Listed records section start
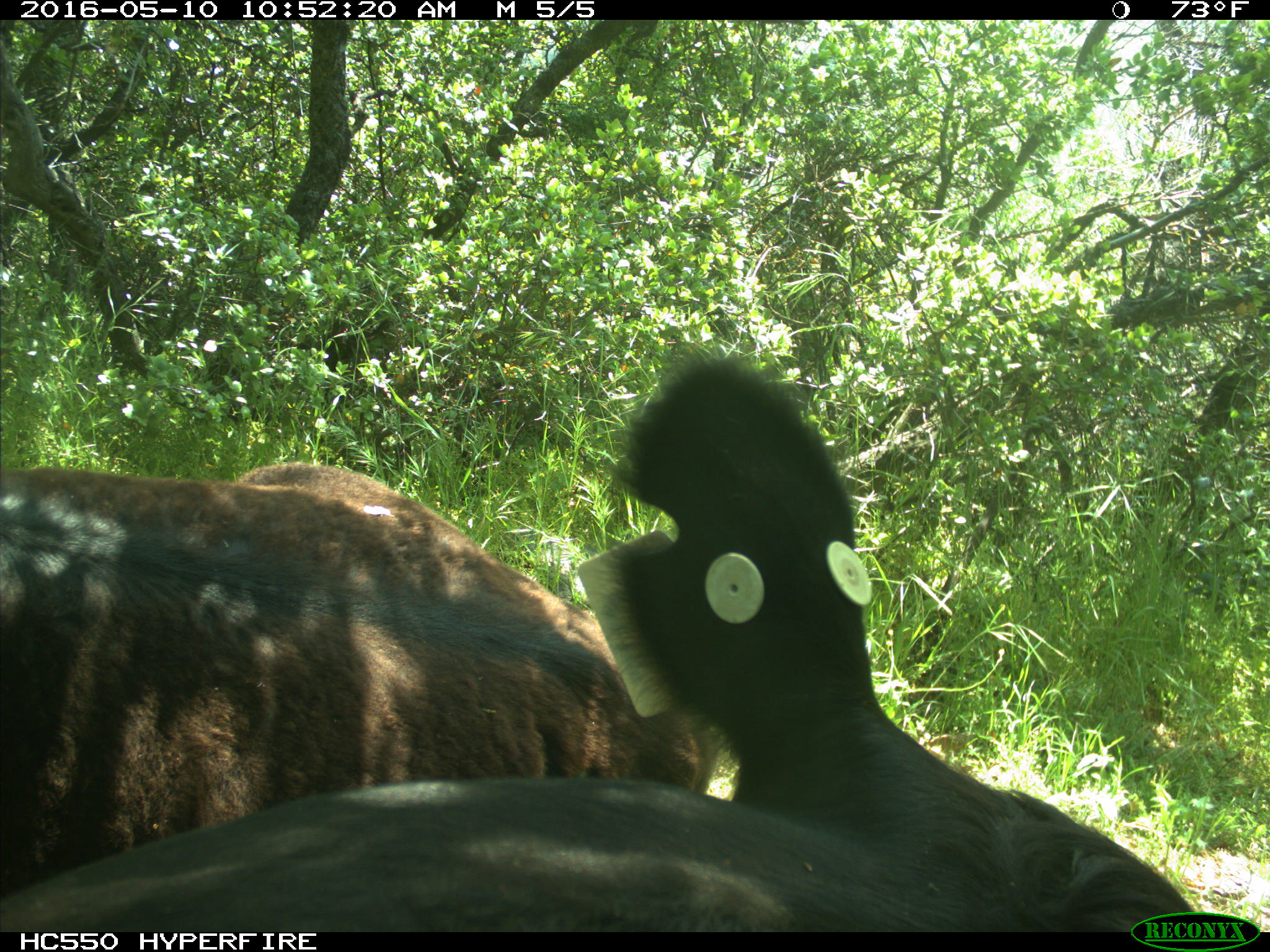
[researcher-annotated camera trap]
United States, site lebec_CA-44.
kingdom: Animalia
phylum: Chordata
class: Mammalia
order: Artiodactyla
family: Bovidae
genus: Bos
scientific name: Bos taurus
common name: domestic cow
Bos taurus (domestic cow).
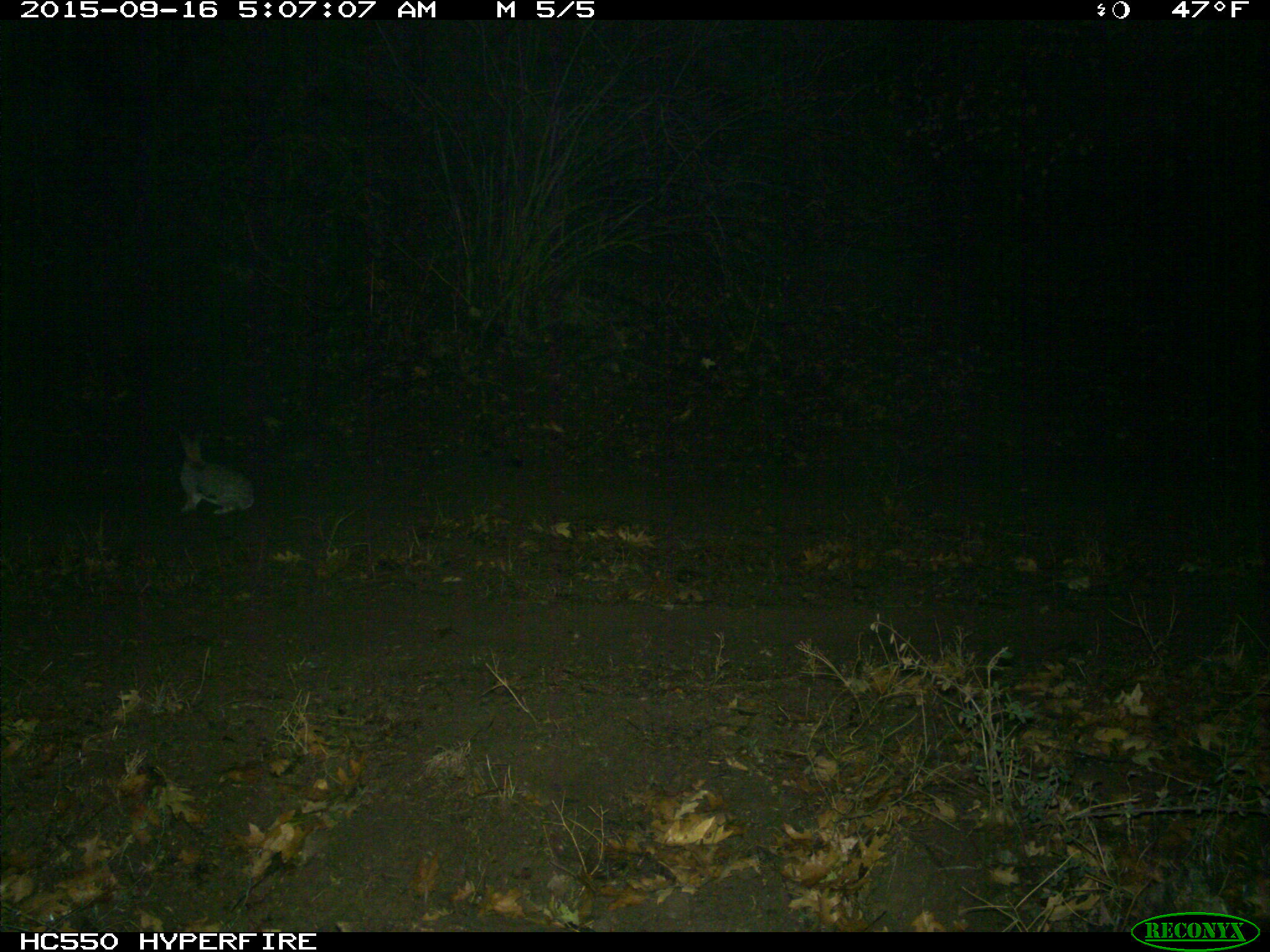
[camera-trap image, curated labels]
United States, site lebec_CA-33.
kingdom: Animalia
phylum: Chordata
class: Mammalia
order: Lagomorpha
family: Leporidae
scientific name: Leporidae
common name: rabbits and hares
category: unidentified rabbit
Listed records section end
**What the task requires**
Report each line in the data that holds the word "United".

**Solution to the problem**
United States, site lebec_CA-44.
United States, site lebec_CA-33.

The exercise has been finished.